### What you will do
a: Could you reproduce everything in the Cambodia census fertility excerpt from "Figure 1 Age-specific" down to "DHS StatCompiler (www.statcompiler.com)", copying it word for word?
b: Answer these from the Cambodia census fertility excerpt:
(i) How many women aged 15 to 49 did not have their recent fertility recorded?
(ii) What total fertility did the 2005 DHS estimate?
(iii) In which age group does the only real difference among the three standardized fertility distributions lie?
c: What comes next in the Cambodia census fertility excerpt? Continue it from its final sentence.

### Source excerpt
The “missing” column shows that only 1,600 women, out of nearly 3.65 million aged between 15 and 49, did not have their recent fertility recorded. This represents 0.04 per cent of all women, and will have no material impact on the estimated fertility of women in Cambodia. A further check on the age distribution of these cases shows no clear age pattern of omission. The number of births is given by the weighted sum of women reporting 1, 2, 3 and 4 deliveries, in the last row. This calculation shows that 173,070 women (170,910 + 1,760 + 250 + 150) gave birth to a total of 175,780 births (1x170,910 + 2×1,760 + 3×250 + 4×150) during the year preceding the census. Of these women, 98.8 per cent (170,910 / 173,070) experienced a single birth. 1.0 per cent had twins, and 0.2 per cent triplets or higher-order multiple births. The possibility of quintuplets (or five births in two deliveries over the period) is remote and need not be considered. Had the census not counted the multiple births separately, the crude birth rate would have been under-estimated by a factor of 173,070/175,780 = 0.984. This represents an under-estimate of just 1.6 per cent.

Using the data above, the series of single-age ASFRs is derived by dividing the total number of births to women of each age by the number of women reporting their current fertility, that is, excluding those women who did not report how many births they had in the last year. The rates are shown in Figure 1. Even though the number of women enumerated at each age is erratic, the ASFRs by single years of age are relatively smooth, with a clearly defined fertility pattern and a typical peak in the mid-twenties.

Figure 1 Age-specific fertility rates, Cambodia 2008 census

According to these data, total fertility is 1.61 children per woman. Summing births and women in five-year age groups produces the same answer (Table 3), although, as suggested above, the measures do differ in the third decimal place.

Table 3 Age-specific fertility rates in five-year age groups, Cambodia, 2008 Census and 2005 and 2010 Demographic Health Surveys

 Age group Women Missing Births ASFR DHS2005 DHS2010 15-19 780,320 220 11,160 0.014 0.047 0.046 20-24 697,160 380 53,740 0.077 0.175 0.173 25-29 626,430 250 54,910 0.088 0.180 0.167 30-34 361,650 290 24,130 0.067 0.142 0.121 35-39 435,880 130 19,880 0.046 0.091 0.071 40-44 393,760 210 9,380 0.024 0.041 0.028 45-49 352,520 120 2,580 0.007 0.005 0.004 TF 1.61 3.41 3.05 Source: Census estimates, own calculations; DHS StatCompiler (www.statcompiler.com)

Even in the absence of external checks, the results from the 2008 Census data suggest implausibly low levels of fertility in Cambodia. The data are also inconsistent with the average parities calculated in the section on assessment of parity data. This suggests that the data on recent fertility collected in this census are seriously deficient. This is confirmed by external checks, in the form of estimates of fertility from two DHSs conducted before and after the census. The data in the last two columns of Table 3 show that the estimate of total fertility in the 2010 DHS (based on births in the three years before the survey) was 3.1 children per woman. The estimate of total fertility from the 2005 DHS was 3.4 children per woman. It appears that only about half the births that occurred in the year before the census were reported to census enumerators.

The left-hand panel of Figure 2 shows the age-specific fertility rates calculated from the 2008 Census and the two DHSs. Clearly the fertility rates implied by the census are out of line relative to the DHSs. The latter in turn, show a rather strange pattern of fertility change over the five years, driven by almost constant reductions in fertility between ages 25 and 44. The right-hand panel of Figure 2 shows the same rates, but this time standardized to a TF of one child per woman. Despite substantial differences in the implied level of fertility, the shape of the three fertility distributions are similar, with the only real difference between them being in the 20-24 age group. It is unlikely, therefore, that there were significant differentials in the quality of the reporting of recent fertility in the 2008 Cambodia Census according to the age of women.

### Data section

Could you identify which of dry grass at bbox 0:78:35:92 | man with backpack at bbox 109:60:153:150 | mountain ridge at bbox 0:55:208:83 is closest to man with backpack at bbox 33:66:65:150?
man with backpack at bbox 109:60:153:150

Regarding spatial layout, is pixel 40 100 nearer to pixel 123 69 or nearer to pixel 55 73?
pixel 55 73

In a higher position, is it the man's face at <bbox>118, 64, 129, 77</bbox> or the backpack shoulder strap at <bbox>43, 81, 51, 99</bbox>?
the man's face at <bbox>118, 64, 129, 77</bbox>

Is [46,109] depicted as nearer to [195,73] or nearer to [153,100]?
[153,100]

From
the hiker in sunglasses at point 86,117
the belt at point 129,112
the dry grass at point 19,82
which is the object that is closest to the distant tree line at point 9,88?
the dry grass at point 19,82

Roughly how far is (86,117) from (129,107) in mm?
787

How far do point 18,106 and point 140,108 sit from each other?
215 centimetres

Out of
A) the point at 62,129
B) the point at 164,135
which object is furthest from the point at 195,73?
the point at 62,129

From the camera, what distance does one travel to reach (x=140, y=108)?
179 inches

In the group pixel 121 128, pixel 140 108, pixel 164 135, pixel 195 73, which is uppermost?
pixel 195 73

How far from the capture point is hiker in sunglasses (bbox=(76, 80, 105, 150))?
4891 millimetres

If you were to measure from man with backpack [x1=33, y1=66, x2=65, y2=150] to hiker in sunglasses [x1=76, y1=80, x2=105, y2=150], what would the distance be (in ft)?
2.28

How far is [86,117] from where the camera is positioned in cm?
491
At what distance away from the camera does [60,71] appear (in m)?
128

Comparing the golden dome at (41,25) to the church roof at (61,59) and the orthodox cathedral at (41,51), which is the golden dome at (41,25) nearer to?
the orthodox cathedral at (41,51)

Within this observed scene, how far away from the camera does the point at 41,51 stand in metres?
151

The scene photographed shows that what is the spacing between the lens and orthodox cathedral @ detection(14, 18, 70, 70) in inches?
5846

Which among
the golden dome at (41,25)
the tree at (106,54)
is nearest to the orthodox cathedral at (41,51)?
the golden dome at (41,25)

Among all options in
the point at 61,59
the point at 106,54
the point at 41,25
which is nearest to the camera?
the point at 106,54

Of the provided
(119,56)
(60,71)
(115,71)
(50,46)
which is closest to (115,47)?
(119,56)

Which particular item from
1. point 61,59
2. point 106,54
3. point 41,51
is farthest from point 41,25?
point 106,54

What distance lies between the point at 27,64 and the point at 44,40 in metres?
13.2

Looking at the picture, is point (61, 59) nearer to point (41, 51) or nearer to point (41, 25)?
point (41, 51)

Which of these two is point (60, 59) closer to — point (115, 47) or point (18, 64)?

### Set of answers
a:
Figure 1 Age-specific fertility rates, Cambodia 2008 census

According to these data, total fertility is 1.61 children per woman. Summing births and women in five-year age groups produces the same answer (Table 3), although, as suggested above, the measures do differ in the third decimal place.

Table 3 Age-specific fertility rates in five-year age groups, Cambodia, 2008 Census and 2005 and 2010 Demographic Health Surveys

 Age group Women Missing Births ASFR DHS2005 DHS2010 15-19 780,320 220 11,160 0.014 0.047 0.046 20-24 697,160 380 53,740 0.077 0.175 0.173 25-29 626,430 250 54,910 0.088 0.180 0.167 30-34 361,650 290 24,130 0.067 0.142 0.121 35-39 435,880 130 19,880 0.046 0.091 0.071 40-44 393,760 210 9,380 0.024 0.041 0.028 45-49 352,520 120 2,580 0.007 0.005 0.004 TF 1.61 3.41 3.05 Source: Census estimates, own calculations; DHS StatCompiler (www.statcompiler.com)

b:
(i) 1,600 women
(ii) 3.4 children per woman
(iii) The 20-24 age group

c:
This result suggests that, even though the level of fertility implied by the 2008 Census data is seriously flawed, the shape of the fertility distribution is reasonably accurate. This is a prerequisite for applying many of the indirect methods of fertility estimation.

Figure 2 Age-specific fertility rates, and standardized age-specific fertility rates, Cambodia 2008 census, 2005 DHS and 2010 DHS

#### Cases 3 and 4: Estimation of age-specific fertility rates when information is available on the timing of the child’s birth

If the births are classified by women’s date of last birth, a suitable period for the fertility investigation needs to be chosen. In general, it is advisable not to use a period much longer than a year as longer periods of investigation increase the probability that women might have had more than one pregnancy in that period. This results in births earlier in time being omitted (the requirement being to report on the date of birth of the last child, not all children in the period), meaning that estimates of fertility will systematically exclude births in the more distant past. In addition, if fertility has been changing rapidly, extending the period of investigation over more than a year means that the resulting estimates represent some kind of average of fertility over the period. If the census was conducted fairly early or late in the year, however, there is potentially some advantage to basing the rates on births since the beginning of the previous or current year respectively as this does not require women to remember the month of birth of their child accurately. The number of births reported in the reference period can then be prorated to produce an estimate of annual births. Rates can be calculated both in this way and based on a 12-month reference period and the results compared.

The third scenario in Table 1 does not permit the derivation of a completely accurate measure of fertility, as the age of the mother at the birth of the child cannot be established precisely. However, knowledge of the child’s date of birth does permit the numerator of the age-specific fertility rates to be derived more carefully.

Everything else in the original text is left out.